Dr. Fiona Buick is a Senior Lecturer at UNSW, Canberra. Fiona’s research focuses on the role of organisational culture and human resource management in enabling group and organizational effectiveness within the public sector. Research areas of focus also includes disability research capacity, flexible working, employee well-being, structural change, management capability, performance management and inter-organizational working.

Professor Helen Dickinson is a Professor of Public Service Research in the Public Service Research Group at the School of Business, University of New South Wales, Canberra. Her expertise is in public services, particularly in relation to topics such as governance, policy implementation and stewardship of 4th industrial revolution technologies. Helen has published nineteen books and over eighty peer-reviewed journal articles on these topics and is also a frequent commentator within the mainstream media. She is co-editor of the Journal of Health, Organization and Management. Helen is also a board member of the Consumer Policy Research Centre. In 2015 Helen was made a Victorian Fellow of the Institute of Public Administration Australia and in 2019 awarded a Fellow of the Academy of Social Sciences. In 2021 Helen was named one of Apolitical’s 100 most influential academics in government.

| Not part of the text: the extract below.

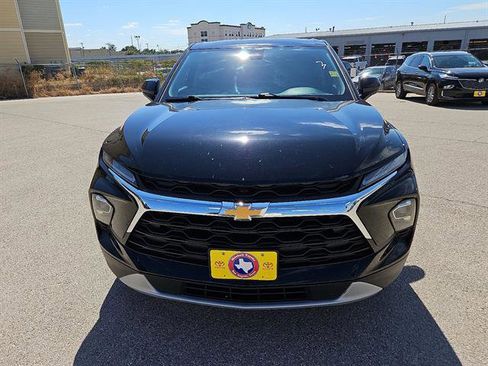 Used 2023 Chevrolet Blazer LT image 8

Dr. Shannon Dodd is a Lecturer in Criminology at The Australian Catholic University. Her research focuses on issues arising out of Australia’s correctional systems, including the use of different technologies like body worn cameras and re-entry processes like parole.

Dr. Caroline Doyle is a Senior Lecturer at the Public Service Research Group in the School of Business UNSW Canberra. Caroline studies how policymakers can develop and implement policies to respond to social problems such as crime and violence. Caroline is also the President of Prisoners Aid (ACT), a non-government organisation that assists detainees and their families and friends in the ACT.

Dr. Sophie Yates is a Research Fellow at the Public Service Research Group, UNSW Canberra. She is interested in a gender and inequality lens on public administration and public services and has published on topics including family violence, disability, and post-prison services.